Former Mocs basketball standout starts group to help young student-athletes

Staff file photo / UTC forward Tre' McLean dives to save a lost ball ahead of Western Carolina guard Haboubacar Mutombo during the Mocs' home game on Feb. 4, 2017.
Staff file photo / UTC forward Tre' McLean dives to save a lost ball ahead of Western Carolina guard Haboubacar Mutombo during the Mocs' home game on Feb. 4, 2017.

Tre' McLean saw what he considered a market inefficiency in the development of young basketball players.

So the former University of Tennessee at Chattanooga standout is trying to address the perceived problem with a new venture in his hometown of Charleston, South Carolina.

Along with former Mercer standout Travis Smith - another Charleston native - Smith has helped form the 20/20 Youth Organization. According to the nonprofit group's Facebook page, it will debut with a youth basketball league this summer and is "dedicated to developing amateur student-athletes throughout the greater Charleston area" and "will promote education, sportsmanship, mentorship, discipline, positive community engagement, physical and mental health."
--
_Given task A_
Print the entries from the line containing "In this image, would" through the last line of the entries, inclusive, copying each line verbatim.
The article and the entries below it have no connection to each other.

_Data for processing_
--
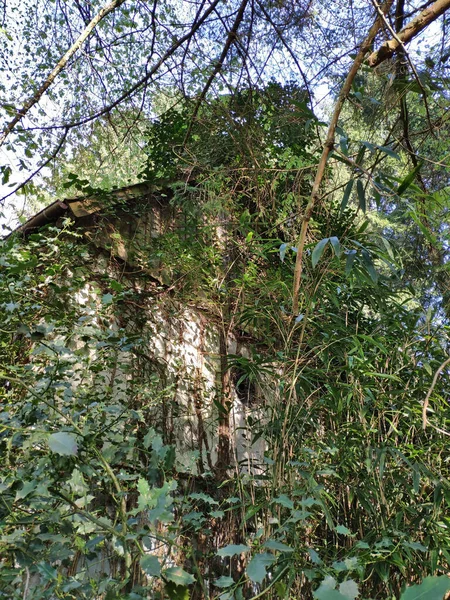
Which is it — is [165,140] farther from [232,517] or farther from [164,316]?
[232,517]

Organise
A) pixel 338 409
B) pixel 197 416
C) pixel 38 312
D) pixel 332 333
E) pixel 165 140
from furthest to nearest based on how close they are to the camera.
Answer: pixel 165 140 < pixel 197 416 < pixel 38 312 < pixel 332 333 < pixel 338 409

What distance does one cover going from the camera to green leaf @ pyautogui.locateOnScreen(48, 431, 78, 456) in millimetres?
1061

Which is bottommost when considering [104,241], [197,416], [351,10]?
[197,416]

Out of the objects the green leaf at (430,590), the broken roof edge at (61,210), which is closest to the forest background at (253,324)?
the green leaf at (430,590)

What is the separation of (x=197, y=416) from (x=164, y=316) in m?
0.84

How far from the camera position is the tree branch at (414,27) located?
6.45 feet

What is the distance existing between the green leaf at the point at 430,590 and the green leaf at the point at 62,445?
0.72m

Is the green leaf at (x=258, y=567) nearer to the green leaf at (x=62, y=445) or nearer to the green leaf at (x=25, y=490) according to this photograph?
the green leaf at (x=62, y=445)

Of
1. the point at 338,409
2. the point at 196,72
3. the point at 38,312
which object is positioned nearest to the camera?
the point at 338,409

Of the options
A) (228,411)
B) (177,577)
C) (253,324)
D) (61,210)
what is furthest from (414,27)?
(61,210)

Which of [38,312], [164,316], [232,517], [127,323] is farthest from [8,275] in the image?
[232,517]

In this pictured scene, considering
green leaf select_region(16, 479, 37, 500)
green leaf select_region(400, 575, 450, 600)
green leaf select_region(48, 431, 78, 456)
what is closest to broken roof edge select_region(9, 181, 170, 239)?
green leaf select_region(16, 479, 37, 500)

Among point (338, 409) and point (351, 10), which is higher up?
point (351, 10)

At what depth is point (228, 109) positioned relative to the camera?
3.62 meters
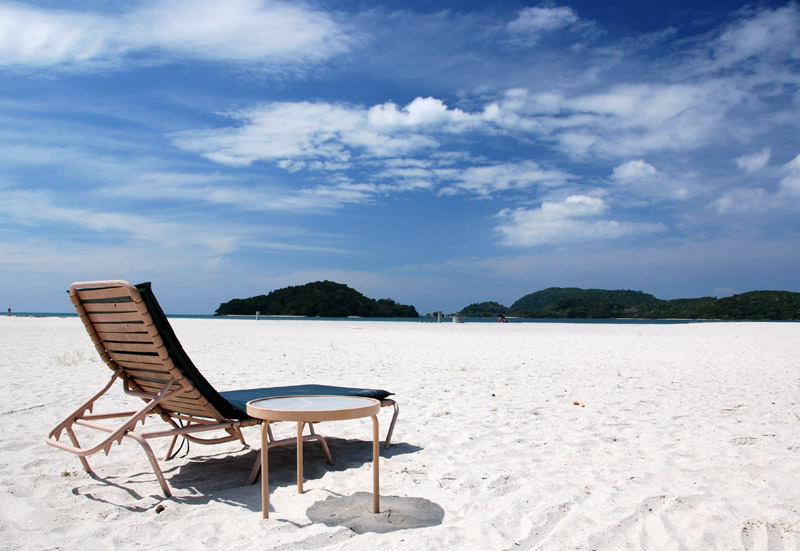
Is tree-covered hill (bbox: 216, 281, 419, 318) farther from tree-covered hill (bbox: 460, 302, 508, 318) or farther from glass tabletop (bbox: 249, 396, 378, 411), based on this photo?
glass tabletop (bbox: 249, 396, 378, 411)

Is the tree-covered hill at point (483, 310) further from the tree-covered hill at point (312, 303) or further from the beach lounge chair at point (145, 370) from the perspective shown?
the beach lounge chair at point (145, 370)

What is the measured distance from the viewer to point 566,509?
308cm

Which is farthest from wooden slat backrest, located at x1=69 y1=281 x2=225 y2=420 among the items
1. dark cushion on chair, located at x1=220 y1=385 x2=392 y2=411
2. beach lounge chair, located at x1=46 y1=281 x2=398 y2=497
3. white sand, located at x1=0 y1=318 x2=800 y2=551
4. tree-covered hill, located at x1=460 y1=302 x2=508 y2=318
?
tree-covered hill, located at x1=460 y1=302 x2=508 y2=318

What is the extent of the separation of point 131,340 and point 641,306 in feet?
344

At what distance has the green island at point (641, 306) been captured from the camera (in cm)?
7244

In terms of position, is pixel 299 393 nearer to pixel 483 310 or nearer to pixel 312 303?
pixel 312 303

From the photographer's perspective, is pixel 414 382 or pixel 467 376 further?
pixel 467 376

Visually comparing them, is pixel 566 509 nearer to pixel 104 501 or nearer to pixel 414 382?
pixel 104 501

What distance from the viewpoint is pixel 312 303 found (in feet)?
292

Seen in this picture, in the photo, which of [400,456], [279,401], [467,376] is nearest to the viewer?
[279,401]

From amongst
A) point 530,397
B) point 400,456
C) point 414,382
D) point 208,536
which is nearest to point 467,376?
point 414,382

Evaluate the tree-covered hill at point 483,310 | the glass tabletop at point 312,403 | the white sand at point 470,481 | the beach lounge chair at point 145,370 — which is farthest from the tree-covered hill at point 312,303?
the glass tabletop at point 312,403

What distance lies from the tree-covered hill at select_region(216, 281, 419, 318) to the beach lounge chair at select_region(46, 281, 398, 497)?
85.0 m

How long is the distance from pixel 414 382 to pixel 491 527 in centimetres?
517
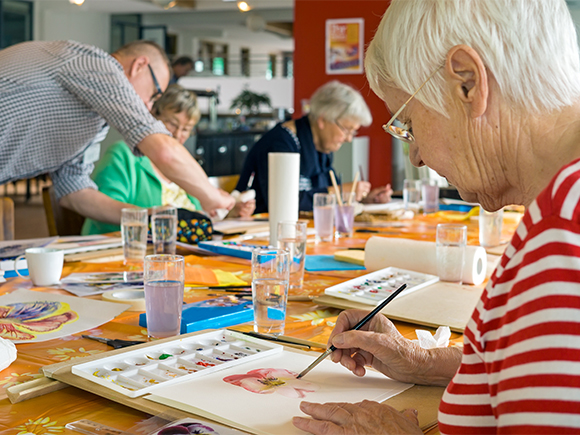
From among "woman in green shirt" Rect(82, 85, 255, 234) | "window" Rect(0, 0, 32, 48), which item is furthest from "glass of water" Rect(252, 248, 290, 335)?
"window" Rect(0, 0, 32, 48)

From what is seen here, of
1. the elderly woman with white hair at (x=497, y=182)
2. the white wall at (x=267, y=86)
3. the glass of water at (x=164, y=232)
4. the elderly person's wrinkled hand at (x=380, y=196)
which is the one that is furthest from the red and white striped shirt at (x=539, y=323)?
the white wall at (x=267, y=86)

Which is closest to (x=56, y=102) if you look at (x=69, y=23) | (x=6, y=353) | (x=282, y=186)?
(x=282, y=186)

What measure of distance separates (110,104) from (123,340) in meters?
1.40

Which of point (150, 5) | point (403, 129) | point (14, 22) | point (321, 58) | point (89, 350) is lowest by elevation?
point (89, 350)

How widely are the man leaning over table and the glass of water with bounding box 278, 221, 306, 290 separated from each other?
0.87m

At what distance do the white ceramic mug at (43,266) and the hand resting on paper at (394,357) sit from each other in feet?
2.57

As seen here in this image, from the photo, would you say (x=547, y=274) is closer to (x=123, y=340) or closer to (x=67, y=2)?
(x=123, y=340)

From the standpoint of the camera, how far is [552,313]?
51 centimetres

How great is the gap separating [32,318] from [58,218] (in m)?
1.58

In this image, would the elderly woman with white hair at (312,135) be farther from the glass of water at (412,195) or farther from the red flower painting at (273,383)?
the red flower painting at (273,383)

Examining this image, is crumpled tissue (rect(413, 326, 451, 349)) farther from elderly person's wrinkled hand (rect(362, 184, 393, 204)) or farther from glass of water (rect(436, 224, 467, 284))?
elderly person's wrinkled hand (rect(362, 184, 393, 204))

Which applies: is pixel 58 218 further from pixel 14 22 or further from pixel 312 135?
pixel 14 22

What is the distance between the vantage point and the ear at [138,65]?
8.18ft

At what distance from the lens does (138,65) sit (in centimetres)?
249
--
_Given task B_
According to the article, what will the 20/20 Youth Organization debut with?

_Finished answer A_
In this image, would the elderly woman with white hair at (312,135) be farther from the glass of water at (412,195) or farther from the red flower painting at (273,383)?
the red flower painting at (273,383)

Examining this image, is crumpled tissue (rect(413, 326, 451, 349)) farther from elderly person's wrinkled hand (rect(362, 184, 393, 204)) or farther from glass of water (rect(436, 224, 467, 284))?
elderly person's wrinkled hand (rect(362, 184, 393, 204))

Which applies: is pixel 58 218 further from pixel 14 22 or further from pixel 312 135?
pixel 14 22

What is the distance between the vantage point and the ear at [138,65]?
8.18ft

At what distance from the lens does (138,65) sit (in centimetres)?
249

_Finished answer B_
A youth basketball league this summer.